* Vorgegebener Text *
● ● ●
Der Großmeister des Horrorcomics

Bernie Wrightson wird nicht zu Unrecht als der Großmeister des Horrorcomics bezeichnet. Seine im Mainstream vielleicht bekannteste Figur ist Swamp Thing, die Kreatur aus dem DC Universum, die immer mal wieder ökologische Themen einbringt. Frankenstein Alive, Alive! besticht durch die Akribie der schwarz-weißen Zeichnungen. Diese Technik hatte er während der Warren-Zeit vervollkommnen können.

Dieses Werk ist seine letzte Arbeit! Während er die ersten drei Teile hatte fertigstellen können, konnte er für den abschließenden Teil nur Entwürfe und Seiteneinteilungen machen. Diese wurden von Kelley Jones, dem Zeichner des dunkelsten Batman aller Zeiten, im gleichen Stil vollendet. Der Anhang enthält die Skizzen und Entwürfe und erlaubt daher festzustellen, welche Anteile von welchem Künstler stammen.

Frankenstein Alive Alive! page 8

Notwendiger Bestandteil jeder Horror-Comic-Sammlung

Natürlich sind Horror-Comics nicht jedermanns Sache. Zumal es eine ganze Reihe an unterschiedlichen Stilen gibt (vgl. die Übersicht bei Blees). Die Schauerromantik und die damit eng verknüpften Vampir-Geschichten reichen aber noch darüber hinaus. Wer sich für dafür begeistern kann, sollte hier auf jeden Fall zuschlagen! Nicht nur sind die Zeichnungen genial, auch die Story enthält genau die richtige Mischung aus Verzweiflung, Hoffnung und bitterer Realität!
● ● ●
* Dateneinträge *

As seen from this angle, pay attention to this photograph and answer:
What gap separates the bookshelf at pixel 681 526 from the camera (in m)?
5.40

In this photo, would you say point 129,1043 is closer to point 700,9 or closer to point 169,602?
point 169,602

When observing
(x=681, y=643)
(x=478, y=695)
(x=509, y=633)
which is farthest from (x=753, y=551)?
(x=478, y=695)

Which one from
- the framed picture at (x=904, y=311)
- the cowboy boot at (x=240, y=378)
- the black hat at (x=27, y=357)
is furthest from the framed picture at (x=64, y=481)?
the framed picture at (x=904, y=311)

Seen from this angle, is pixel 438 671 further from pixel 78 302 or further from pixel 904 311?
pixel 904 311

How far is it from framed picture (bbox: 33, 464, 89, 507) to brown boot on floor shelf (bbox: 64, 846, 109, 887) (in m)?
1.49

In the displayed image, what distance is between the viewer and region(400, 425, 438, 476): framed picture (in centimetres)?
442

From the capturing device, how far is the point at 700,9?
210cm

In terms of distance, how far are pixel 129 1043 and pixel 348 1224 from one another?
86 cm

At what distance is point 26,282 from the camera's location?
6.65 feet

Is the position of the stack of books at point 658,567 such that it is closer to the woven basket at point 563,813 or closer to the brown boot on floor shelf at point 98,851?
● ● ●
* Zu erledigen *
1. Wer hat laut dem Text über Bernie Wrightson den abschließenden Teil von Frankenstein Alive, Alive! vollendet?
2. Zitieren Sie aus dem Text über Bernie Wrightson die Passage, die mit „Dieses Werk ist“ beginnt und sich bis einschließlich „welchem Künstler stammen.“ erstreckt.

* Lösungen *
1. Kelley Jones.

2.
Dieses Werk ist seine letzte Arbeit! Während er die ersten drei Teile hatte fertigstellen können, konnte er für den abschließenden Teil nur Entwürfe und Seiteneinteilungen machen. Diese wurden von Kelley Jones, dem Zeichner des dunkelsten Batman aller Zeiten, im gleichen Stil vollendet. Der Anhang enthält die Skizzen und Entwürfe und erlaubt daher festzustellen, welche Anteile von welchem Künstler stammen.